My personal recommendation would be to try to match output of heavy-use libraries like numpy, scipy for compatibility between experimental systems (done off device, e.g., machine learning experimentation) and production systems (e.g., prediction on device).

Specific Recommendations:

• I would remove the scaling of 2/N. People scale FFTs in different ways and nobody likes looking through source code to see how something is scaled to reverse the operation and add their own scaling. Removing scaling would also match NumPy. Keep the sqrt though, so you don't have the power spectrum.

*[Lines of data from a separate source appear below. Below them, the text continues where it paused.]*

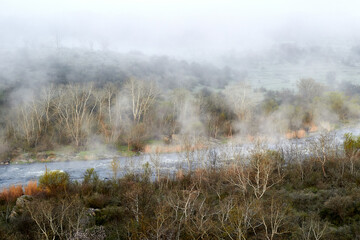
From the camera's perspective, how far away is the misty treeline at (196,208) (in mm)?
17703

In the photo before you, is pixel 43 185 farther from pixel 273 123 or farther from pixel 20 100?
pixel 273 123

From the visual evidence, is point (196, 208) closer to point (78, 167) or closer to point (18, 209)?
point (18, 209)

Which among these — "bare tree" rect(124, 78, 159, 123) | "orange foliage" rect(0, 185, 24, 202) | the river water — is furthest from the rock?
"bare tree" rect(124, 78, 159, 123)

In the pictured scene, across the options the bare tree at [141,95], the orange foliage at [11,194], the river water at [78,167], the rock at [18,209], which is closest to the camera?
the rock at [18,209]

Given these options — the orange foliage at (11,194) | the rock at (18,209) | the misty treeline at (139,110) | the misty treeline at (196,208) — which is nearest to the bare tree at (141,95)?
the misty treeline at (139,110)

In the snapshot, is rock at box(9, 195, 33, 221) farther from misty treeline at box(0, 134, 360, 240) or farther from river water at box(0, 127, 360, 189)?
river water at box(0, 127, 360, 189)

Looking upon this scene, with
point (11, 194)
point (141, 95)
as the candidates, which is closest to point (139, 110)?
point (141, 95)

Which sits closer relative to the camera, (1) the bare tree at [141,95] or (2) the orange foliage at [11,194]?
(2) the orange foliage at [11,194]

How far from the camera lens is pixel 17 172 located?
45.8 metres

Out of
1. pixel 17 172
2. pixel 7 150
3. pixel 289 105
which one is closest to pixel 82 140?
pixel 7 150

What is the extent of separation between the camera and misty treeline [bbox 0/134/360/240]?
17703 millimetres

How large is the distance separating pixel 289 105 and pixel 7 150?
233ft

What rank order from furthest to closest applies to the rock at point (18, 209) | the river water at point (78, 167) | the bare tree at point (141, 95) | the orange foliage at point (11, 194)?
1. the bare tree at point (141, 95)
2. the river water at point (78, 167)
3. the orange foliage at point (11, 194)
4. the rock at point (18, 209)

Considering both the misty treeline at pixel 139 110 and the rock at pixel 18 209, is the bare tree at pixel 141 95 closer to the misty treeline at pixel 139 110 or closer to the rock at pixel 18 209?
the misty treeline at pixel 139 110
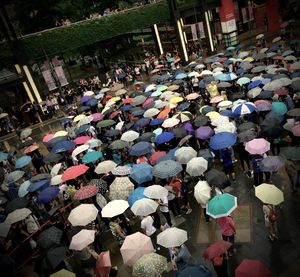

• Allowing the user to specify a window function (hamming, hann, etc.) is critical and this is something that Surge lacks. Nobody runs FFTs with a rectangular window due to bad spectral leakage. In fact, by default a lot of other FFT libraries use a hamming window by default and therefore default output in Surge can be quite different.
• Enforce window size power of 2 or snap to nearest power of 2: all FFT libraries I've encountered require the input window size size or number of points in the FFT to be a power of 2. DFTs usually allow non powers of 2, but with FFTs this is usually a requirement due to the butterfly algorithm (divide and conquer strategy). This is the issue the OP ran into without knowing why it was happening.